Excerpt provided >>
begin
# New MTB rider searching for my 1st bike



## K8Marie (Mar 5, 2021)

I'm a active mid-50s gal, extremely active in many other sports and now want to get back on a bike to ride with friends. Last summer I borrowed a friends really old hardtail, and was still able to keep up with my friends who are avid mt bikers on full suspension on mostly beginner/intermediate single track trails - fun rolling hills and a few burns, etc. Sorry if I am getting the lingo wrong, as I am new to biking. 
I'm wondering if I can get some questions answered and some advice: 
I'm looking for a used full suspension all around mt bike (new model definitely not in my budget), and was wondering if it's realistic to invest in a bike that's 13yrs old. I found this 2008 Specialized Epic Comp at a shop that recycles bikes, Recycled Cycles in Seattle, WA. They have a great reputation, so I road it around a parking lot for size/comfort level, and it felt great. I did some research on the bike and I was wondering if I should trust bicyclebluebook.com? Also a friend said I should try and see if Specialized still makes replacement parts for older models. Is that a realistic thing to think about? Trying to figure out the replacement parts has been tricky with no success. The shop said they want $950 - firm, Bicyclebluebook says MSRP $2700, Private Party Rang (whatever that means) $550-566. The bike looks in excellent condition - but that's what they do, people trade bikes in and they fix them up fo resale. I'm getting mixed advice from close friends, so I thought I'd gather some more - any help is greatly appreciated - thanks


----------



## eb1888 (Jan 27, 2012)
end
Given data >>
begin
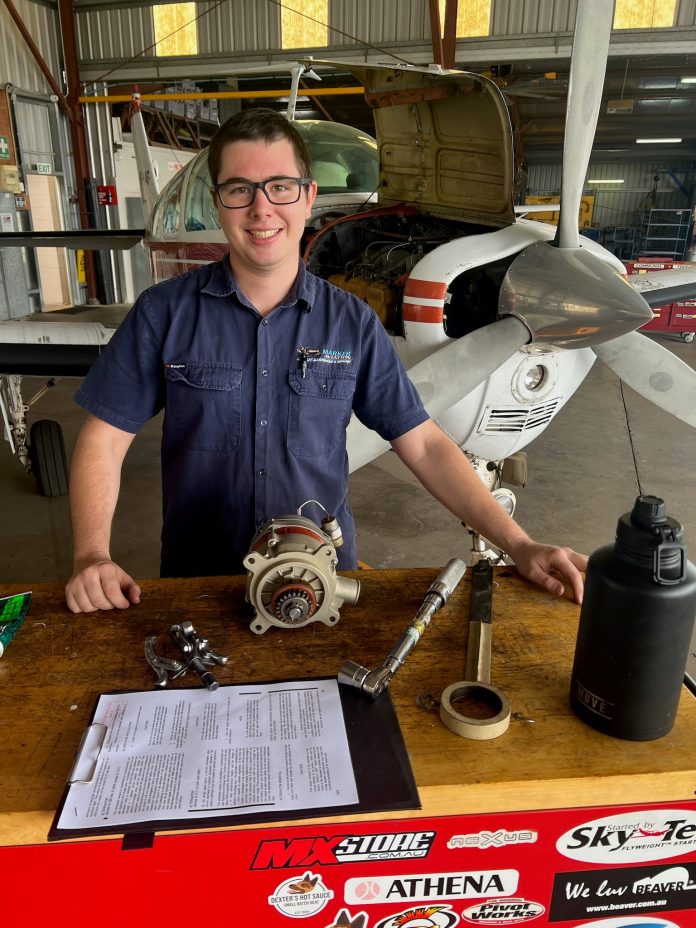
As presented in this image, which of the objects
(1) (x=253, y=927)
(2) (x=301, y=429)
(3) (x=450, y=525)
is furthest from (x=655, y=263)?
(1) (x=253, y=927)

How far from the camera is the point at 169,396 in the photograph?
59.7 inches

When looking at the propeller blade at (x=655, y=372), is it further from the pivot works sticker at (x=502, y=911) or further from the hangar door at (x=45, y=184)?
the hangar door at (x=45, y=184)

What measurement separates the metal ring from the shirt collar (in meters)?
0.89

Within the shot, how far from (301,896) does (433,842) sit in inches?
6.8

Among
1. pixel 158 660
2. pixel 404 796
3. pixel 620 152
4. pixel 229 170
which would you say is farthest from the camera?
pixel 620 152

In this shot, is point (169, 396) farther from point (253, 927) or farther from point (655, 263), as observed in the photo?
point (655, 263)

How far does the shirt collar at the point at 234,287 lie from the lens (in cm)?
149

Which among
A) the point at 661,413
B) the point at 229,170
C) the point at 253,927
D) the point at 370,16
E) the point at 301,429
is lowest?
the point at 661,413

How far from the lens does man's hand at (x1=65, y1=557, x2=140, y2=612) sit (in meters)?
1.23

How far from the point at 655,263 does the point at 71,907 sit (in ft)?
44.2

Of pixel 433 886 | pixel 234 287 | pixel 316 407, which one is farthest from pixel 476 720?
pixel 234 287

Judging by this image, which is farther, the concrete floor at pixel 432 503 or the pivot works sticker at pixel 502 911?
the concrete floor at pixel 432 503

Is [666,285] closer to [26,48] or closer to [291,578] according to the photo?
[291,578]

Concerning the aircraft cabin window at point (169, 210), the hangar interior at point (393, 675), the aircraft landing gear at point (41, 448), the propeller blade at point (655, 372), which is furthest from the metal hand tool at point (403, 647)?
the aircraft cabin window at point (169, 210)
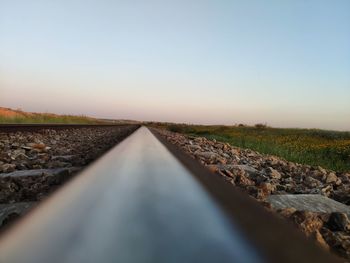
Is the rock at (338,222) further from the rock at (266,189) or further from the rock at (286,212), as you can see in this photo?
the rock at (266,189)

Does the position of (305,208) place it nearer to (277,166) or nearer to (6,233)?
(6,233)

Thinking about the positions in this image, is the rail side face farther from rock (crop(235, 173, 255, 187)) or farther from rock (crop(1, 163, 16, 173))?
rock (crop(1, 163, 16, 173))

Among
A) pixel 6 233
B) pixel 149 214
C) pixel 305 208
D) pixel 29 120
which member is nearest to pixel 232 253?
pixel 149 214

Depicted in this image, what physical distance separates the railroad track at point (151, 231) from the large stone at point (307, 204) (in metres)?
0.87

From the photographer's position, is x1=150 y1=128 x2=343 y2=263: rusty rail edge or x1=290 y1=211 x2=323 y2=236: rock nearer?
x1=150 y1=128 x2=343 y2=263: rusty rail edge

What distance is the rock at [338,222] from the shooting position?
6.01 ft

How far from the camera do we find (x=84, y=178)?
1.60m

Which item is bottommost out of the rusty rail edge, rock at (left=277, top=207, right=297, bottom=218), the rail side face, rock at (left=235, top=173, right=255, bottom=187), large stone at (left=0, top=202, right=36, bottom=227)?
large stone at (left=0, top=202, right=36, bottom=227)

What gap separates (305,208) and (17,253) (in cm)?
164

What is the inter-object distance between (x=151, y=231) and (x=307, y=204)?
1.54m

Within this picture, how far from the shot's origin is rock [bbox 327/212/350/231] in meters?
1.83

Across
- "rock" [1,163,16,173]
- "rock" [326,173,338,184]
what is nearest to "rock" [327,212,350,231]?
"rock" [326,173,338,184]

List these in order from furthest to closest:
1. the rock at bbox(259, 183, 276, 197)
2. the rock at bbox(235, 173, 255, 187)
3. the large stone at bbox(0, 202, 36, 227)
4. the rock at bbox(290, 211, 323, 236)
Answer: the rock at bbox(235, 173, 255, 187) → the rock at bbox(259, 183, 276, 197) → the large stone at bbox(0, 202, 36, 227) → the rock at bbox(290, 211, 323, 236)

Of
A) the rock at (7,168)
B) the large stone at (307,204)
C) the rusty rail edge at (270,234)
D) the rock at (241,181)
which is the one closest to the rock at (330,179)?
the rock at (241,181)
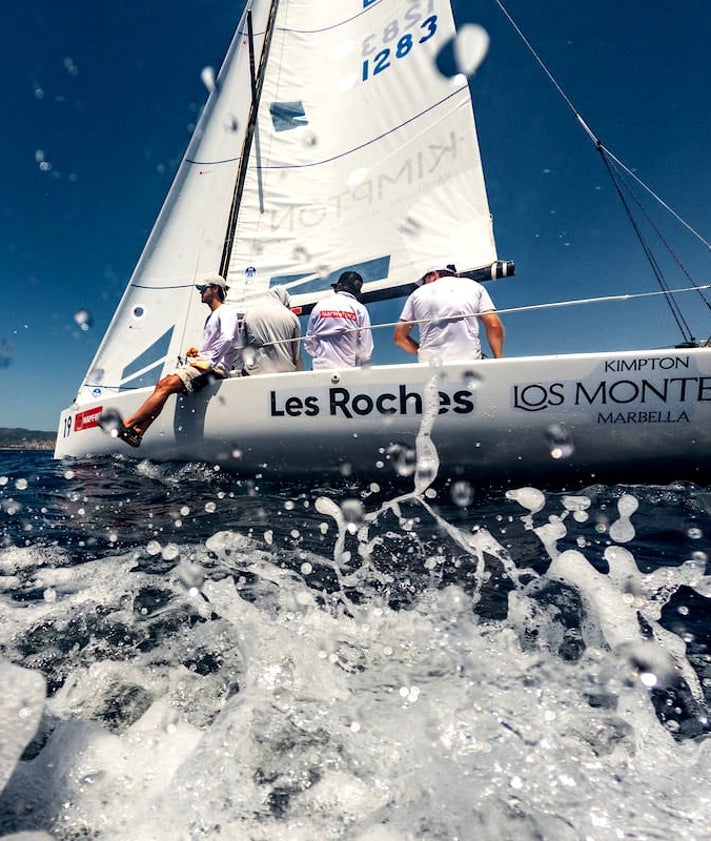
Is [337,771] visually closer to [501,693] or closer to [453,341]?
[501,693]

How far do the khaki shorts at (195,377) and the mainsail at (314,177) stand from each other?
2.55 meters

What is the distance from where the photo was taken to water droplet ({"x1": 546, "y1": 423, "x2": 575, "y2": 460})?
2.93m

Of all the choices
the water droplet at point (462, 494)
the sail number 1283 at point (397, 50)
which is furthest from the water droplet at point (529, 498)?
the sail number 1283 at point (397, 50)

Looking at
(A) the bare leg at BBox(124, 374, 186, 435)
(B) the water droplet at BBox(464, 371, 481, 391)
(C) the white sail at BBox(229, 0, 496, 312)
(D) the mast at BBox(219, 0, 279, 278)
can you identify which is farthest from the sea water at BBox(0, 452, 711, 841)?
(D) the mast at BBox(219, 0, 279, 278)

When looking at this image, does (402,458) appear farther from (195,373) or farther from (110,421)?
(110,421)

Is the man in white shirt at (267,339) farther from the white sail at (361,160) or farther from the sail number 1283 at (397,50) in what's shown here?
the sail number 1283 at (397,50)

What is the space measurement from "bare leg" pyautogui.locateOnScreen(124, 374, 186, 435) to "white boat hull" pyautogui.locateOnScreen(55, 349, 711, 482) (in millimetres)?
181

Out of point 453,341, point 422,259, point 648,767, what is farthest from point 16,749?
point 422,259

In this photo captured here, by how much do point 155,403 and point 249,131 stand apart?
472 cm

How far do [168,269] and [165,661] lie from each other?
6288mm

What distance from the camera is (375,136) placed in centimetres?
602

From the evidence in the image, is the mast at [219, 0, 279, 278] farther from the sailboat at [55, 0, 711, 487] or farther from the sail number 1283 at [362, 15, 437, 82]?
the sail number 1283 at [362, 15, 437, 82]

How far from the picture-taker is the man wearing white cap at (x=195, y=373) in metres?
3.66

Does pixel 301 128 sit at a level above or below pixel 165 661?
above
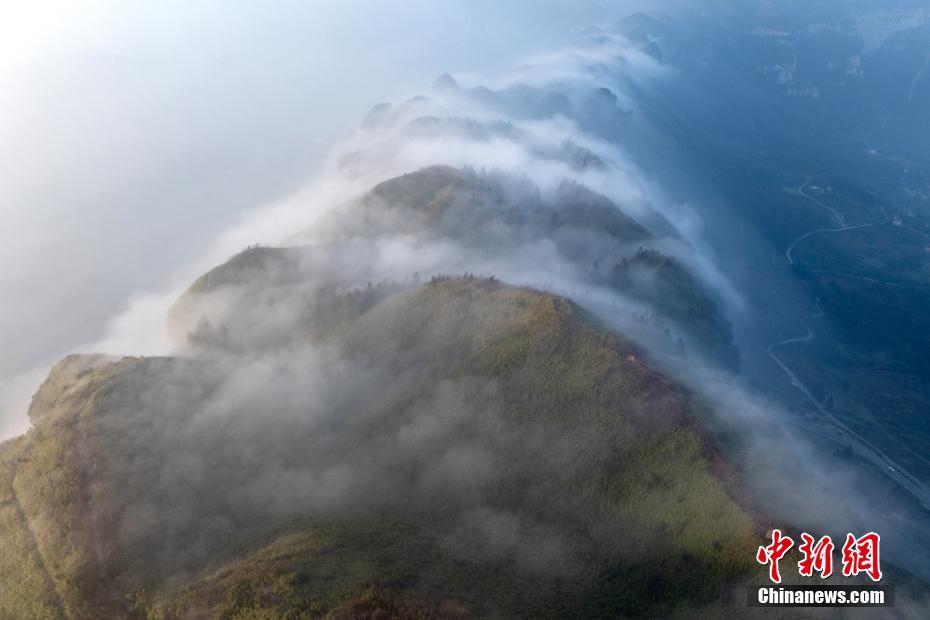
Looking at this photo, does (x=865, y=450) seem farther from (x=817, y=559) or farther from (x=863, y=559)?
(x=817, y=559)

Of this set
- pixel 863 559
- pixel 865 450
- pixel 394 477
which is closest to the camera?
pixel 863 559

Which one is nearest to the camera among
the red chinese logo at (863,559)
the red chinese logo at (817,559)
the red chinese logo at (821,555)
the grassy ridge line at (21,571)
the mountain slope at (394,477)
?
the red chinese logo at (817,559)

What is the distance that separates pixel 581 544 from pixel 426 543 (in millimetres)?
13529

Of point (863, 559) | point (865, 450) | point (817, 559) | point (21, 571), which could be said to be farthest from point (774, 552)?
point (865, 450)

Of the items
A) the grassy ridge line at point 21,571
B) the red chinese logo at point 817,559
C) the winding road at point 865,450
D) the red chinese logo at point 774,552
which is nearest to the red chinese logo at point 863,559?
the red chinese logo at point 817,559

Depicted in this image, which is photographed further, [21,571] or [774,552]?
[21,571]

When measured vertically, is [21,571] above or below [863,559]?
below

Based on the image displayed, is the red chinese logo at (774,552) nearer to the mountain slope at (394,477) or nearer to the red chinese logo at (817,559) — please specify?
the mountain slope at (394,477)

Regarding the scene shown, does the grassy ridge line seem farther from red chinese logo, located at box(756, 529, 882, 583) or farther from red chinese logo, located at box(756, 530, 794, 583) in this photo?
red chinese logo, located at box(756, 529, 882, 583)

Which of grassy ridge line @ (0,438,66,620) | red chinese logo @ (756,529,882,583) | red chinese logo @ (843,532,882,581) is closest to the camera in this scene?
red chinese logo @ (756,529,882,583)

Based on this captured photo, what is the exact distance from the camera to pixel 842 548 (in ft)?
189

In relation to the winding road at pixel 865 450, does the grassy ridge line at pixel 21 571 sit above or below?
below

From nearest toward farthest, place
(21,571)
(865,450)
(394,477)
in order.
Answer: (21,571) → (394,477) → (865,450)

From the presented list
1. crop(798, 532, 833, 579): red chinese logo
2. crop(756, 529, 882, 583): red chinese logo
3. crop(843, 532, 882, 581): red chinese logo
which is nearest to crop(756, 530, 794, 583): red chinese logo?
crop(756, 529, 882, 583): red chinese logo
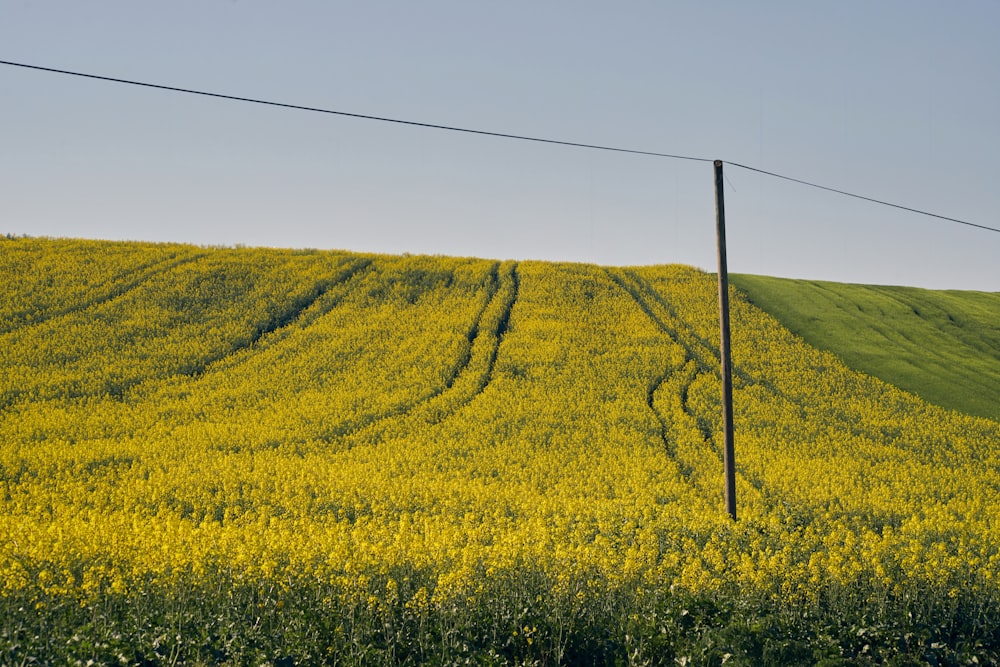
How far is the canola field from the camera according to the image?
11.2 metres

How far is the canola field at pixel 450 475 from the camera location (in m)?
11.2

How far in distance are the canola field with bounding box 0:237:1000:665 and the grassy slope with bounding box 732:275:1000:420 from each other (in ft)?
7.06

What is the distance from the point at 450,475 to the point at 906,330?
33912 mm

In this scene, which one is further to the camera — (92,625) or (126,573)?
(126,573)

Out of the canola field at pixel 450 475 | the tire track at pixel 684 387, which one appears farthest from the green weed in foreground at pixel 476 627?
the tire track at pixel 684 387

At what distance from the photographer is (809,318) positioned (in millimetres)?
47062

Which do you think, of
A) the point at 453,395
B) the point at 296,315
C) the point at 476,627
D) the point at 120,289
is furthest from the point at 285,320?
the point at 476,627

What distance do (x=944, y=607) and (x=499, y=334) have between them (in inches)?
1188

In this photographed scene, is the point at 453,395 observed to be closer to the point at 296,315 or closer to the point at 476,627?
the point at 296,315

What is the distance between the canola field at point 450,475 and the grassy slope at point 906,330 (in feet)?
7.06

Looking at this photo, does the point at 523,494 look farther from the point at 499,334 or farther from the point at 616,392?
the point at 499,334

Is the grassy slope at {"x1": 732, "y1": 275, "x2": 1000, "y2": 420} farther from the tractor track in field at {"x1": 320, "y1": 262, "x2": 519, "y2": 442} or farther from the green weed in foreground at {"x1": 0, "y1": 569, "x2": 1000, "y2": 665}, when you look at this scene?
the green weed in foreground at {"x1": 0, "y1": 569, "x2": 1000, "y2": 665}

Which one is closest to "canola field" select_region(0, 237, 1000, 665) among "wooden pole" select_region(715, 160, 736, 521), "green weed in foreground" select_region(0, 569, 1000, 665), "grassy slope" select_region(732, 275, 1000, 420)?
"green weed in foreground" select_region(0, 569, 1000, 665)

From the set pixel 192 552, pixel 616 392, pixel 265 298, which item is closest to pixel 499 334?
pixel 616 392
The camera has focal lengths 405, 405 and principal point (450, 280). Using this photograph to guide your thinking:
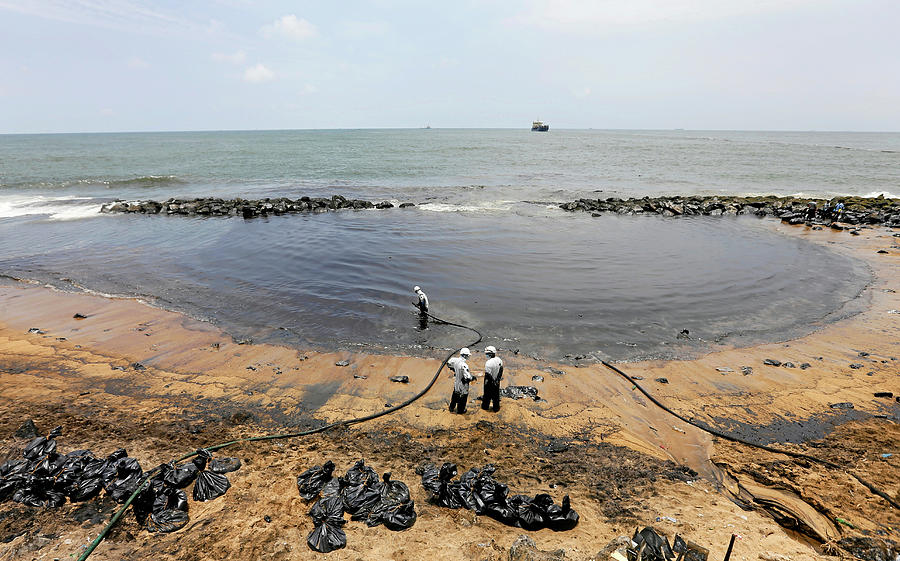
end
Problems >>
(1) Answer these from the thread about buying a first mountain bike:
(a) What did the poster borrow last summer to ride with friends?
(b) Which bike did the poster find at the shop, including its model year?
(c) What price is the shop asking for that bike?
(2) In the thread about buying a first mountain bike, swap "hardtail" for "cruiser" and write out everything from "I'm a active" down to "new to biking.".
(3) Extend the thread about buying a first mountain bike, continuing it from where it stops.
The items play no part in this work.

Outputs by task >>
(1)
(a) A friend's really old hardtail.
(b) A 2008 Specialized Epic Comp.
(c) $950, firm.

(2)
I'm a active mid-50s gal, extremely active in many other sports and now want to get back on a bike to ride with friends. Last summer I borrowed a friends really old cruiser, and was still able to keep up with my friends who are avid mt bikers on full suspension on mostly beginner/intermediate single track trails - fun rolling hills and a few burns, etc. Sorry if I am getting the lingo wrong, as I am new to biking.

(3)
For parts you can ask a Specialized dealer to check on parts. Mainly suspension pivot bearings are something to check for. The other wear parts are common but may need to be replaced with more current parts. This would be the chain, cassette at the rear and the front gears on the crank. The fork and shock servicing rebuild kits will depend on who the manufacturer is. _*If the fork and shock have 'the Brain' *_that has to serviced by Specialized only. You or the dealer will have to remove those parts and ship them to Specialized. Several weeks will go by before you get them back. And it isn't cheap. Even on an old bike. I would not recommend any bike with the Brain, even a new one.
If you don't want to deal with maintaining an old fs bike, you can get a new hardtail for 1k-1.5k. A Giant Fathom 2 29 or a couple mail order bikes from Wiggle/CRC from Vitus or Ragley(check the US distributors also) A vitus Sentier VR 29 or Ragley Big Al are bikes with current geo, wide rim wheels and decent forks. 
This Youtube channel has more info for you.


----------



## K8Marie (Mar 5, 2021)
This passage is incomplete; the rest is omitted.